Please find below some information on our current projects (as of June 2018). The projects evolve constantly. Please do not hesitate to contact us for further information.
Pneumonia and Acute Lung Injury
Our major aim in this field is the development of new preventive and therapeutic options for pneumonia and acute lung injury (ALI) on the basis of an enhanced understanding of pathophysiology. Recent and current projects examine pulmonary bacterial-host interaction, cellular and humoral mechanisms in innate immunity, as well as endothelial alterations and barrier dysfunction (e.g. in SFB-TR84). Isolated pathogenic factors, bacterial mutants are employed, and the studies are conducted on different levels. Employment of primary human cell and tissue cultures as well as specimen of human pneumonia patients strengthens the methodological approach.
In a BMBF-funded network project, called CAPSyS, we are following a systems medicine approach to improve our understanding of the development of ARDS in pneumonia in a comprehensive way.
Furthermore, the long-term aim of the BMBF-funded Project Phage4Cure is to establish bacteriophages as drugs in the fight against bacterial infections and as such gain legal authorisation as medicinal products in a variety of dosage forms for different indications.

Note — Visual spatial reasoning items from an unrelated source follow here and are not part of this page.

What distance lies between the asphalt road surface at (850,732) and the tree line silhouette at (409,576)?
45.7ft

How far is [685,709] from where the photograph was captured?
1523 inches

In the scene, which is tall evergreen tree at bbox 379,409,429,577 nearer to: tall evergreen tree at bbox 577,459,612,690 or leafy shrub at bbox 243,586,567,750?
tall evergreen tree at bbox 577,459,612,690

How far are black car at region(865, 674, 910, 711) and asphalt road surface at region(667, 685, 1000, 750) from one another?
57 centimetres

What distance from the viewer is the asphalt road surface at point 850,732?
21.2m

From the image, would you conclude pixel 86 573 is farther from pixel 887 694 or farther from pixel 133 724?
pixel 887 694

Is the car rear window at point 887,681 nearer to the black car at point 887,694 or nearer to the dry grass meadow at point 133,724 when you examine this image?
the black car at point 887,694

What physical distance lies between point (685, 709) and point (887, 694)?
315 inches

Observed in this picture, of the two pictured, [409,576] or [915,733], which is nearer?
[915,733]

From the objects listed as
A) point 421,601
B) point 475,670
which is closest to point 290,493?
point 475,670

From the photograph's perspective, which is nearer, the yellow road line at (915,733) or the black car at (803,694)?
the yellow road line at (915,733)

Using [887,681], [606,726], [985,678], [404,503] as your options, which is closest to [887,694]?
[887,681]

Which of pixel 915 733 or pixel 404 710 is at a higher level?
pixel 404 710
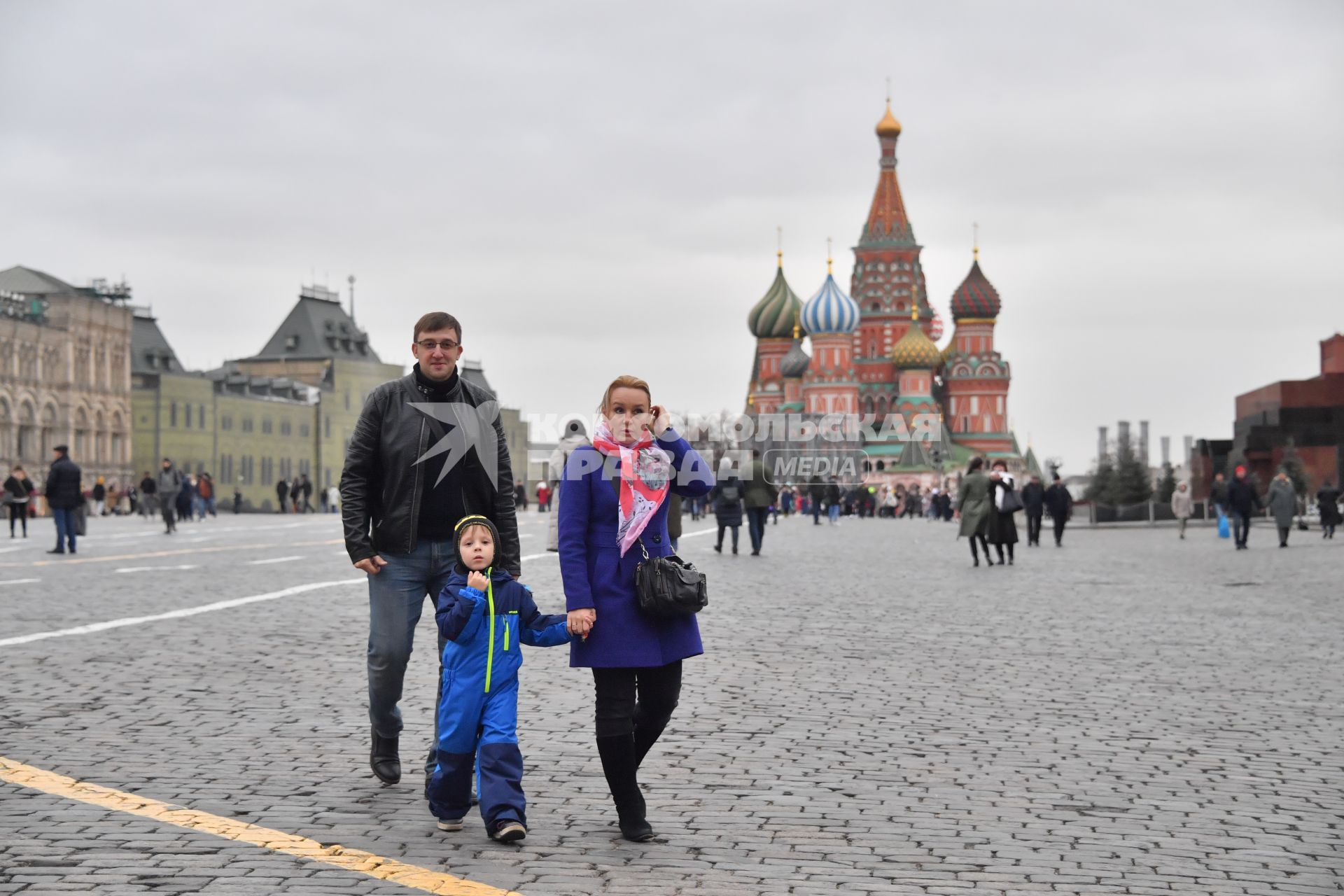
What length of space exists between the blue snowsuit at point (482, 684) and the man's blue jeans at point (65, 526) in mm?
19630

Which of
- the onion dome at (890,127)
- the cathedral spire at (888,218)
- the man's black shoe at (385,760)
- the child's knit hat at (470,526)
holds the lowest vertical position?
the man's black shoe at (385,760)

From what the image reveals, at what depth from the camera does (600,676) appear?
591 cm

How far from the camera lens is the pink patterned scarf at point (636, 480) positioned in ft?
19.2

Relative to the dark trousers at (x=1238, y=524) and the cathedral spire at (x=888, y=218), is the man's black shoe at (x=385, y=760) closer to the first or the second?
the dark trousers at (x=1238, y=524)

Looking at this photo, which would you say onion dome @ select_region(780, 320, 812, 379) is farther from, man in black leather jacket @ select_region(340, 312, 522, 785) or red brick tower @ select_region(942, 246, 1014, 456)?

Immunization is the most important prophylactic strategy used worldwide to prevent invasive bacterial diseases. However, existing polysaccharide vaccines are subject to several limitations. An innovative chemical method recently established by our collaborator now enables the rapid synthesis of structurally defined oligosaccharide antigens with optimized immunogenic properties based on the binding specificities and structural features of protective antibodies (Seeberger PH et al. Curr Opin Chem Biol 2009). Together with our collaborators, we are currently evaluating highly promising vaccine candidates for their immunostimulatory and -protective capacity in preclinical in vitro and in vivo studies
Ventilator induced lung injury
In acute respiratory failure, mechanical ventilation (MV) is a life saving treatment without alternatives. One third of all patients in intensive care units worldwide are receiving MV. However, particularly in preinjured lungs even minimal MV-associated physical stress is translated into biological signals of inflammation, evoking ventilator-induced lung injury (VILI). VILI is characterized by liberation of cytokines, recruitment of leukocytes to the lung and increased lung permeability, consecutively resulting in lung edema, surfactant dysfunction, impaired lung compliance and deterioration of pulmonary gas exchange. As the necessity to guarantee sufficient gas exchange limits a further substantial reduction of tidal volumes, new adjuvant pharmacological therapies in addition to lung-protective ventilation are needed to prevent VILI. Thus, we aim to enhance the understanding of pathomechanisms underlying VILI in order to develop new therapeutic strategies to limit VILI.
Work by our group showed that infusion of the endogenous peptide Adrenomedullin or treatment with simvastatin attenuates VILI in mice (Thorax 2010; Crit Care 2010; PloS One 2012; Crit Care 2014). Another approach is to explore the mechanisms by which the circadian rhythm influences innate immune response to MV.
We established the first mouse video-bronchoscope worldwide (Am J Resp Cell Mol Biol 2014) to enable for localized allergen challenge and repetitive analysis, and to reduce animal numbers. Our specific interest lies in the development of novel therapies by investigating different models of acute and chronic airway inflammation. Recently, we found that inhibition of spleen tyrosine kinase improved the main hallmarks of asthma, namely airway (hyper-) responsiveness, allergic airway inflammation and airway remodeling (Allergy 2017). Another goal is to optimize the long-term effects of allergen-specific immunotherapy e.g. by vitamin D supplementation (J Immunol 2014).
Together with our collaborators, we recently uncovered central mechanisms of hypoxic pulmonary vasoconstriction (Eur Respir J 2017; Proc Natl Acad Sci U S A 2015; J Clin Invest 2012) and established the role of functional autoantibodies in pulmonary arterial hypertension associated with systemic sclerosis (Am J Resp Crit Care Med 2014). Further, we described the development of pulmonary vascular hyperresponsiveness and remodeling due to pulmonary Th2 inflammation (FASEB J 2011; J Allergy Clin Immunol 2009; Eur Resp J 2006). Current research is also focusing on spleen tyrosine kinase as a novel therapeutic target in PH (Am J Respir Crit Care Med 2017;195:A2272).